The key point in all of this is, unlike Longtop Financial Technologies, NQ Mobile may control its revenue through payment processors, and therefore, unless NQ Mobile's users are validated through an audit of Yidatong, the only value an investor in NQ Mobile can trust is the cash on its balance sheet (less the $166 million it owes its bondholders). Because as far as its financial statements are concerned, NQ Mobile's revenue source looks as likely to be from a Los Pollos Hermanos fast food chain in New Mexico as it does from a software company in China.
Clearly the financial statements say the number of users is exaggerated, as do independent third-parties such as Alexa, the web traffic statistics company, which shows that 20% of all visitors to NQ.com go to the investor relations page, making it the most visited page on NQ Mobile's website other than its homepage. None of this is normal for a company that supposedly has hundreds of millions of users and is growing like gangbusters.
I wish it wasn't true, but the fact remains: nothing makes sense about NQ Mobile.

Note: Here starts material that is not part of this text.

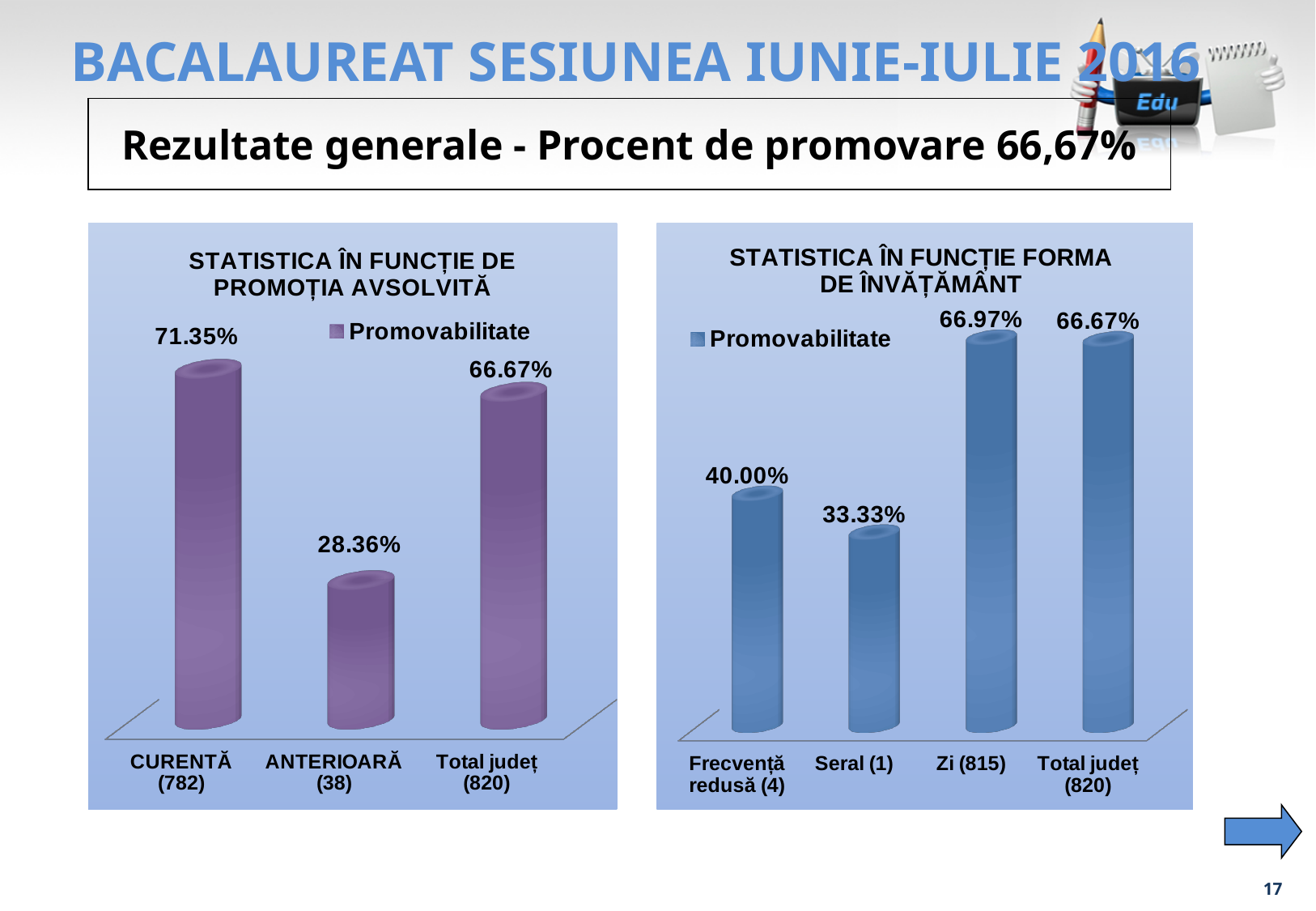
In the right chart (STATISTICA ÎN FUNCȚIE FORMA DE ÎNVĂȚĂMÂNT), what is the value for Seral (1)? 33.33% In the left chart (STATISTICA ÎN FUNCȚIE DE PROMOȚIA AVSOLVITĂ), what is the difference between the values for CURENTĂ (782) and ANTERIOARĂ (38)? 42.99% In the right chart (STATISTICA ÎN FUNCȚIE FORMA DE ÎNVĂȚĂMÂNT), what is the value for Zi (815)? 66.97% In the right chart (STATISTICA ÎN FUNCȚIE FORMA DE ÎNVĂȚĂMÂNT), what is the difference between the values for Zi (815) and Total județ (820)? 0.30% In the right chart (STATISTICA ÎN FUNCȚIE FORMA DE ÎNVĂȚĂMÂNT), how many categories are shown? 4 In the left chart (STATISTICA ÎN FUNCȚIE DE PROMOȚIA AVSOLVITĂ), what is the value for ANTERIOARĂ (38)? 28.36% In the right chart (STATISTICA ÎN FUNCȚIE FORMA DE ÎNVĂȚĂMÂNT), which is larger: the value for Frecvență redusă (4) or Seral (1)? Frecvență redusă (4) In the left chart (STATISTICA ÎN FUNCȚIE DE PROMOȚIA AVSOLVITĂ), what is the Promovabilitate value for CURENTĂ (782)? 71.35% What kind of chart is the right chart (STATISTICA ÎN FUNCȚIE FORMA DE ÎNVĂȚĂMÂNT)? Bar chart In the left chart (STATISTICA ÎN FUNCȚIE DE PROMOȚIA AVSOLVITĂ), which category has the lowest value? ANTERIOARĂ (38) In the left chart (STATISTICA ÎN FUNCȚIE DE PROMOȚIA AVSOLVITĂ), how many categories are shown? 3 In the right chart (STATISTICA ÎN FUNCȚIE FORMA DE ÎNVĂȚĂMÂNT), which category has the highest value? Zi (815)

Until it does, it is my belief that NQ Mobile is a resignation away, whether it is an executive or an auditor, from being halted.
(I do wonder whether PriceWaterhouseCooper was already suspicious of NQ Mobile's financials in light of the fact that in 2012 they had the highest auditor costs of any software company in China that I've studied. Given the strong correlation between auditing costs and revenue, it is unusual that NQ Mobile has higher auditing costs even than Baidu, a company nearly 40 times its size.)
Note: Special thanks to John Hempton of Bronte Capital, whose blog posts on the lessons of Longtop Financial Technologies, a Chinese company that was delisted by the SEC in June of 2011, taught me a lot about this subject and ultimately prevented me from making the costly mistake of going long in Mobile. I hope I can be of some service to others as he was to me.
Disclosure: I was long NQ at one point, but am now short after doing more due diligence. I wrote this article myself, and it expresses my own opinions. I am not receiving compensation for it. I have no business relationship with any company whose stock is mentioned in this article.